Con agosto no termina el verano pero para algunos ya está concluido. Es un mes demasiado largo o demasiado corto. En él la rienda suelta se produce en su formato más extremo. El abandono, en su más puro estilo. En portugués hay una expresión, abandalhar, que describe mejor que ninguna otra esta especie de encanallamiento veraniego alrededor de la playa que es el núcleo del ecosistema por estas fechas. La playa parece mitigarlo todo, empezando por el mismísimo covid. De hecho es el único espacio donde nadie parece tener miedo al contagio. La misma concentración de prójimos en la arena renuncia a la mascarilla, poco importa la distancia, mientras que unos metros más allá en el paseo marítimo todo quisque, sin apenas excepción, decide protegerse con ella. Es como si la amenaza del virus no existiese en los arenales. ¿Nos metemos en el agua? Pues, bueno.
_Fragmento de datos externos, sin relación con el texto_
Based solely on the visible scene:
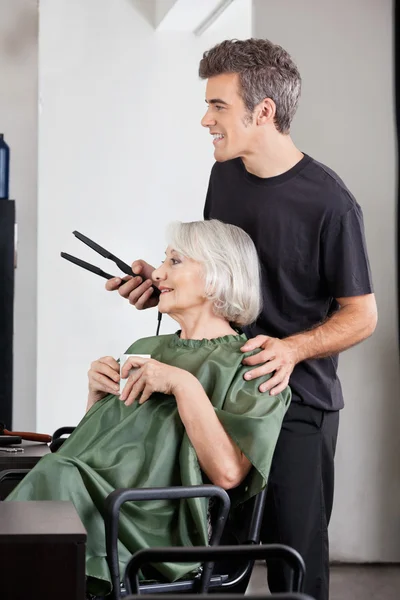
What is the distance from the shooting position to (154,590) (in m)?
2.16

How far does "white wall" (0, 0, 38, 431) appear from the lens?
16.7ft

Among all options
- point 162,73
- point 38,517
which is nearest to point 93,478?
point 38,517

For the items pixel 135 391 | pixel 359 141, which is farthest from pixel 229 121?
pixel 359 141

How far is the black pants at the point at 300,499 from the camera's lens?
2.47 meters

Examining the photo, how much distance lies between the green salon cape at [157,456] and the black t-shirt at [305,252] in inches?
5.5

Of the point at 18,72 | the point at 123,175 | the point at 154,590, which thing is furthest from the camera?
the point at 18,72

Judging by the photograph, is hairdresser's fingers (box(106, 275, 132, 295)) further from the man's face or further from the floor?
the floor

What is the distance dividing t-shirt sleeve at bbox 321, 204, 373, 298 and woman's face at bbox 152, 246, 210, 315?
35 centimetres

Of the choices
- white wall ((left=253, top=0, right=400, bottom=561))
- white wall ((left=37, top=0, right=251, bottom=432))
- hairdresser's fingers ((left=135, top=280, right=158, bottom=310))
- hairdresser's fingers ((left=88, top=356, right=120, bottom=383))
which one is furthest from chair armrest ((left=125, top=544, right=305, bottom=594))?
white wall ((left=37, top=0, right=251, bottom=432))

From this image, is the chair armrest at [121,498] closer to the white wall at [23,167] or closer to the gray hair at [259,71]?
the gray hair at [259,71]

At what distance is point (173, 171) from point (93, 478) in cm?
268

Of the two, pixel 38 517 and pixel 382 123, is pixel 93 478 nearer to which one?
pixel 38 517

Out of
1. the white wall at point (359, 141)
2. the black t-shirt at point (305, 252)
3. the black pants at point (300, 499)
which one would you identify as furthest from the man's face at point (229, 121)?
the white wall at point (359, 141)

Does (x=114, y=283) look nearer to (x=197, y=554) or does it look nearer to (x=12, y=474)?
(x=12, y=474)
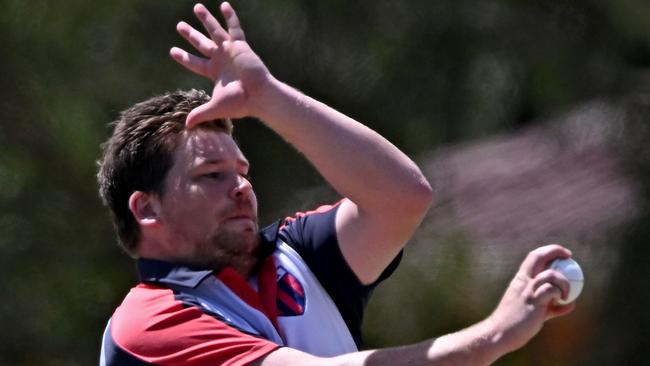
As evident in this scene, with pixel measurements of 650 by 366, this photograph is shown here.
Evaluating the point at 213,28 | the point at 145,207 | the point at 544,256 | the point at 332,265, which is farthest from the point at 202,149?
the point at 544,256

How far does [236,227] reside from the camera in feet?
11.1

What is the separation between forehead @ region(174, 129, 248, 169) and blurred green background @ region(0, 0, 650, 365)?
2377 mm

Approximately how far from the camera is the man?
3.23 meters

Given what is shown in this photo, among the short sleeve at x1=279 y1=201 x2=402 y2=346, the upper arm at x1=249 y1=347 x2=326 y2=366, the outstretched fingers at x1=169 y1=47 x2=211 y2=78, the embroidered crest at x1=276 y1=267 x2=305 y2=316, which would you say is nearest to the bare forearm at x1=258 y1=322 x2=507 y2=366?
the upper arm at x1=249 y1=347 x2=326 y2=366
No hay manera de explicar o defender el descuido que en agosto se manifiesta de modo absolutamente decidido. Tampoco se razona con este tipo de cosas que consisten precisamente en dejarse llevar o arrastrar. Esforzarse en razonarlo sería en sí mismo un trabajo, y agosto es el mes de la pereza, de la rienda suelta o del bandalho, que dirían nuestros hermanos portugueses. A veces consiste en una fuga. Otras, en una ausencia. Esto último quizá menos, porque en realidad uno no se libra de los compromisos que se siguen adquiriendo. Los largos meses de encierro nos han empujado a planificar encuentros. Por eso, cuando llegado el fin del verano esta agenda se diluye, existe eso que llaman depresión posvacacional.

El otoño, que a mi gusto es irresistible, no tiene en cambio tan buena prensa como la estación de los primos en pantalón corto. Septiembre está aquí y también es verano. Aunque el sol desaparecerá sin decir nada, de igual modo que la luna se muestra callada cuando asoma.